* **Exercise task**: Rename "doorway" to "entrance" in the lines starting with the line with "Is window @" and going on through the end of the rows. Give back only those lines, with everything else left unchanged.

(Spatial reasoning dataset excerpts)
◆ ◆ ◆ ◆ ◆

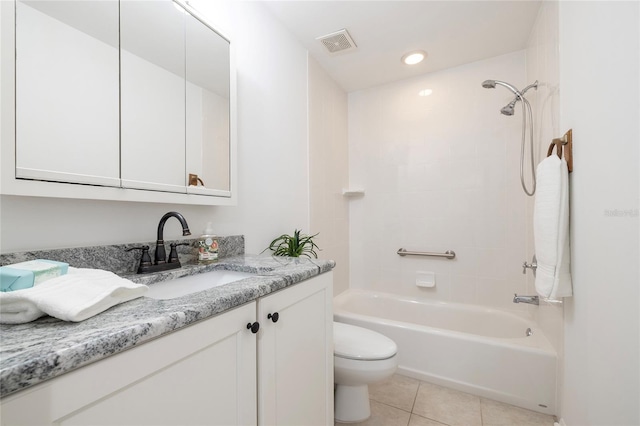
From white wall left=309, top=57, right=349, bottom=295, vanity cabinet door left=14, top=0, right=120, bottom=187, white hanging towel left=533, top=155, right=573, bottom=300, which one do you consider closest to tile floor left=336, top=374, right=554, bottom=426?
white hanging towel left=533, top=155, right=573, bottom=300

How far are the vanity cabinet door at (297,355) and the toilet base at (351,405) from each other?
12.9 inches

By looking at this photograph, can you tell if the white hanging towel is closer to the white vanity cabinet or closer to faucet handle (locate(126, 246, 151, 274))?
the white vanity cabinet

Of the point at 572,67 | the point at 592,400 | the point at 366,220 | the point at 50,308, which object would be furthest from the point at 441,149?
the point at 50,308

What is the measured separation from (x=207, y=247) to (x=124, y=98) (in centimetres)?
62

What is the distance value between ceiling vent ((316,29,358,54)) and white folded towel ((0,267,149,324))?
1942 millimetres

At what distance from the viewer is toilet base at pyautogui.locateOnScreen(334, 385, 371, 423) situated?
147cm

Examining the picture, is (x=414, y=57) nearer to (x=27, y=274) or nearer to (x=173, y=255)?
(x=173, y=255)

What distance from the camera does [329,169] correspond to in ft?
7.79

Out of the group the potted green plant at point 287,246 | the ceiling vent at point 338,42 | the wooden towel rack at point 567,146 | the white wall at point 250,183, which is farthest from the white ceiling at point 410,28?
the potted green plant at point 287,246

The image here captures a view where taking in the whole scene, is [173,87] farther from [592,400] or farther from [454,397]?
[454,397]

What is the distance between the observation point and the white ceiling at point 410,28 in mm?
1643

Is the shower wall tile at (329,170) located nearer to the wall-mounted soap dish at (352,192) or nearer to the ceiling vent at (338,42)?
the wall-mounted soap dish at (352,192)

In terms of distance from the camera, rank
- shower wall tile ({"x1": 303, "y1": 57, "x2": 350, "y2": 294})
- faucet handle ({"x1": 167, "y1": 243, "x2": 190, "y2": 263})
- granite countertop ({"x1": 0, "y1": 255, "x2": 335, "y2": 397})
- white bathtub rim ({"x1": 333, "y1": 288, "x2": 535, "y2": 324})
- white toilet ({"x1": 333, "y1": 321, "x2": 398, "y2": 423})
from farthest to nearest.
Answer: shower wall tile ({"x1": 303, "y1": 57, "x2": 350, "y2": 294}) → white bathtub rim ({"x1": 333, "y1": 288, "x2": 535, "y2": 324}) → white toilet ({"x1": 333, "y1": 321, "x2": 398, "y2": 423}) → faucet handle ({"x1": 167, "y1": 243, "x2": 190, "y2": 263}) → granite countertop ({"x1": 0, "y1": 255, "x2": 335, "y2": 397})

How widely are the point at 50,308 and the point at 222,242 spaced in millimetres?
828
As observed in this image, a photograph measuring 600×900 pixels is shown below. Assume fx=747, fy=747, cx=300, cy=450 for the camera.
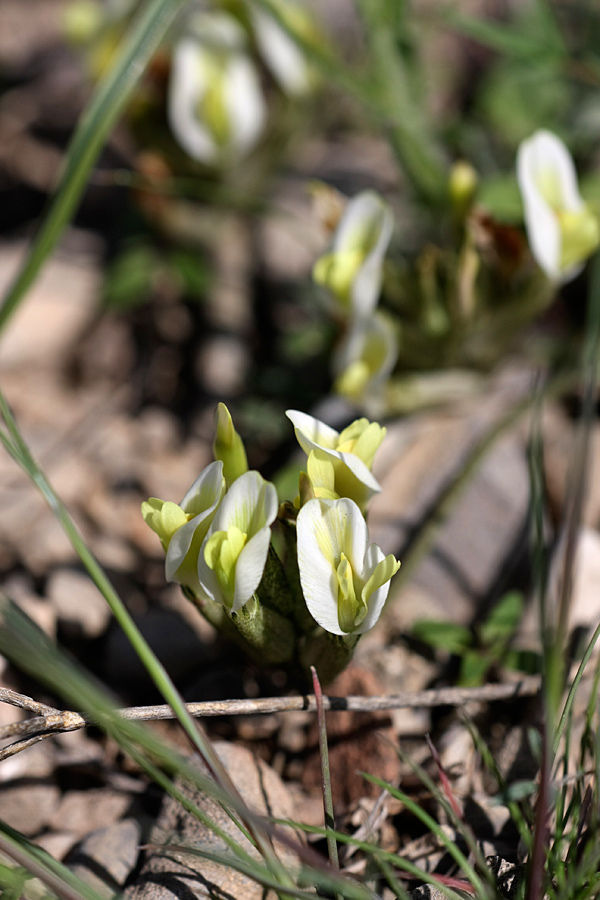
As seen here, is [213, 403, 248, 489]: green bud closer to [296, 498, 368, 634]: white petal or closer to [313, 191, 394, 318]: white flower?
[296, 498, 368, 634]: white petal

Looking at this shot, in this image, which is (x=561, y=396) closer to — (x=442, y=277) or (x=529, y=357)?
(x=529, y=357)

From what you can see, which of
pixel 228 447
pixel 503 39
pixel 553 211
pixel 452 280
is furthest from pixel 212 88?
pixel 228 447

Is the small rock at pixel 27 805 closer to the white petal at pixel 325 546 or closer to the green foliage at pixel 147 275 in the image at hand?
the white petal at pixel 325 546

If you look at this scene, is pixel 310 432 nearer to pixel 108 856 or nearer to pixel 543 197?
pixel 108 856

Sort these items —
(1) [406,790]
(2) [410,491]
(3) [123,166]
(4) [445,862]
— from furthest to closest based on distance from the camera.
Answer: (3) [123,166], (2) [410,491], (1) [406,790], (4) [445,862]

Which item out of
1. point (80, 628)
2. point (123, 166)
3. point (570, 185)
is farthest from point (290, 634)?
point (123, 166)

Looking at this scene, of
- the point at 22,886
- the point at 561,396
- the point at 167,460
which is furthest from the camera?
the point at 167,460
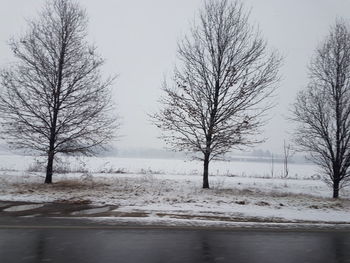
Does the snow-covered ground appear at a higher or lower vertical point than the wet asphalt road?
higher

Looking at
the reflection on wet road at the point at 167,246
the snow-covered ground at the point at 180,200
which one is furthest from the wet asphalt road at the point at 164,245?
the snow-covered ground at the point at 180,200

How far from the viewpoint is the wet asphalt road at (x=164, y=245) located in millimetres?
6102

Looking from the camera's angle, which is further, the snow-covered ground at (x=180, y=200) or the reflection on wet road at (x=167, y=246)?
the snow-covered ground at (x=180, y=200)

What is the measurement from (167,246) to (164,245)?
9 centimetres

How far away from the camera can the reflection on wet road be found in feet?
20.0

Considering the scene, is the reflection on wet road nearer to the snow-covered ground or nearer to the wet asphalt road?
the wet asphalt road

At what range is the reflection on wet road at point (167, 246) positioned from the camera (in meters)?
6.10

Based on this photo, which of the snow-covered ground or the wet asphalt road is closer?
the wet asphalt road

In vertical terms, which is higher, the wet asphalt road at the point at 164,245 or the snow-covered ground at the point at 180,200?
the snow-covered ground at the point at 180,200

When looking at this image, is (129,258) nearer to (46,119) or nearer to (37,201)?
(37,201)

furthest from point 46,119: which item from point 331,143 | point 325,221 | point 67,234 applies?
point 331,143

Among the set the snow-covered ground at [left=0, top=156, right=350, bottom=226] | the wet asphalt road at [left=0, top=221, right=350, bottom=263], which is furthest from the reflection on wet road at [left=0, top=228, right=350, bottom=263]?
the snow-covered ground at [left=0, top=156, right=350, bottom=226]

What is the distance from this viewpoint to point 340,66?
17172 millimetres

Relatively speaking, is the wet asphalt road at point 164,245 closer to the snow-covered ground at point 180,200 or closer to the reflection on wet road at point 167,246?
the reflection on wet road at point 167,246
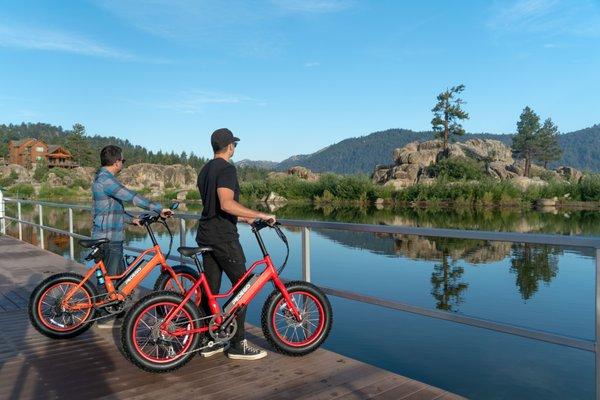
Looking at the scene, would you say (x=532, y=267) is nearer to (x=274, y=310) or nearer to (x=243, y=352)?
(x=274, y=310)

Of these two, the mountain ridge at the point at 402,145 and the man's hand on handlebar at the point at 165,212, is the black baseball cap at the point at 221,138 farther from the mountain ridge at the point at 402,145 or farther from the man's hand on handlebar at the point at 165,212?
the mountain ridge at the point at 402,145

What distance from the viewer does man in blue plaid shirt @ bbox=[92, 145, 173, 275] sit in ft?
13.9

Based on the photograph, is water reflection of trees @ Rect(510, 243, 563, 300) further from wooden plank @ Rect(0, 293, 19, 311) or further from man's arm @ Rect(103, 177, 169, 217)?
wooden plank @ Rect(0, 293, 19, 311)

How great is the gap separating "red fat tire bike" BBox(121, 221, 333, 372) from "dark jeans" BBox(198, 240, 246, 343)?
0.19 ft

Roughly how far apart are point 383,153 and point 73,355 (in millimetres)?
188978

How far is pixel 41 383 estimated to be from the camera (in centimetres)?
323

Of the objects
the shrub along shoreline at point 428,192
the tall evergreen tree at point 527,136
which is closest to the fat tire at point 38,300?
the shrub along shoreline at point 428,192

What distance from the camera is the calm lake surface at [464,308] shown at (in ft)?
22.1

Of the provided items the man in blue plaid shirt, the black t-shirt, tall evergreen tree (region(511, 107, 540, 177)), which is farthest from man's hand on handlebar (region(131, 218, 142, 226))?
tall evergreen tree (region(511, 107, 540, 177))

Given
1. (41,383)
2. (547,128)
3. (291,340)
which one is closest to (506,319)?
(291,340)

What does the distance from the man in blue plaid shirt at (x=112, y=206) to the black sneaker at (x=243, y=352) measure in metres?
1.22

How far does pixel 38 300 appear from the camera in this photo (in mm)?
4090

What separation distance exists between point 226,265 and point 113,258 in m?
1.29

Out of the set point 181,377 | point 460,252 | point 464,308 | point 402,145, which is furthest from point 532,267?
point 402,145
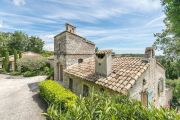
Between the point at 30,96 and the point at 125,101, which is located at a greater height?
the point at 125,101

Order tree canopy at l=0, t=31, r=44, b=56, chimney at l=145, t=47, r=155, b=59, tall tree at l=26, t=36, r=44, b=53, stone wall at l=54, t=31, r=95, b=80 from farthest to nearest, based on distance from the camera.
Result: tall tree at l=26, t=36, r=44, b=53 < tree canopy at l=0, t=31, r=44, b=56 < stone wall at l=54, t=31, r=95, b=80 < chimney at l=145, t=47, r=155, b=59

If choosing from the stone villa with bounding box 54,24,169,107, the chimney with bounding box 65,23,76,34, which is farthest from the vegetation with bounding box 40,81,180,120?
the chimney with bounding box 65,23,76,34

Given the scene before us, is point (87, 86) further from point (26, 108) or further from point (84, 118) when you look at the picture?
point (84, 118)

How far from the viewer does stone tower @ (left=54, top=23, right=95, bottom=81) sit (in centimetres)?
2303

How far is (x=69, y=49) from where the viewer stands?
23.1 metres

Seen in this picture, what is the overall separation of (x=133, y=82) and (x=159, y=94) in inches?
277

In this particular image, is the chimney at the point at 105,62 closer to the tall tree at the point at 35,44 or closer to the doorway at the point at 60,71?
the doorway at the point at 60,71

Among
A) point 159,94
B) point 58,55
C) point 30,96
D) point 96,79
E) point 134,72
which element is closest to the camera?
point 134,72

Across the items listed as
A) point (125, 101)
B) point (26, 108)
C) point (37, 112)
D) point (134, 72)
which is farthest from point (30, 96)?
point (125, 101)

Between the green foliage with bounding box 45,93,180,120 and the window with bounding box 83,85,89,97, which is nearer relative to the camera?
the green foliage with bounding box 45,93,180,120

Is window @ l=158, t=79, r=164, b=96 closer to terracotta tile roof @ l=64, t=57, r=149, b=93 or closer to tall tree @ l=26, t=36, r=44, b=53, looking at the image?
terracotta tile roof @ l=64, t=57, r=149, b=93

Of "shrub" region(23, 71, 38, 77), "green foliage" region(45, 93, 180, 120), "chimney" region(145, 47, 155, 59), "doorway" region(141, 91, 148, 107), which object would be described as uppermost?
"chimney" region(145, 47, 155, 59)

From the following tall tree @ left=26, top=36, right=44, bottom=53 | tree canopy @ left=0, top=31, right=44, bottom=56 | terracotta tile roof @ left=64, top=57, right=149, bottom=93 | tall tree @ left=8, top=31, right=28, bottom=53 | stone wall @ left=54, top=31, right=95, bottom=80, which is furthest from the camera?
tall tree @ left=26, top=36, right=44, bottom=53

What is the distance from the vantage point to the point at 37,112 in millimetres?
15617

◆ ◆ ◆ ◆ ◆

* **Complete response**:
Is window @ l=158, t=79, r=164, b=96 closer to terracotta tile roof @ l=64, t=57, r=149, b=93 or closer to tall tree @ l=26, t=36, r=44, b=53, looking at the image?
terracotta tile roof @ l=64, t=57, r=149, b=93

Of "shrub" region(23, 71, 38, 77), "green foliage" region(45, 93, 180, 120), "chimney" region(145, 47, 155, 59), "entrance" region(141, 91, 148, 107), which object would be described as uppermost?
"chimney" region(145, 47, 155, 59)

From the following tall tree @ left=26, top=36, right=44, bottom=53 | tree canopy @ left=0, top=31, right=44, bottom=56 | terracotta tile roof @ left=64, top=57, right=149, bottom=93 | tall tree @ left=8, top=31, right=28, bottom=53 | stone wall @ left=54, top=31, right=95, bottom=80, which is furthest from the camera?
tall tree @ left=26, top=36, right=44, bottom=53

What is the distance from the vantage point to the point at 37,112 in millimetres?
15617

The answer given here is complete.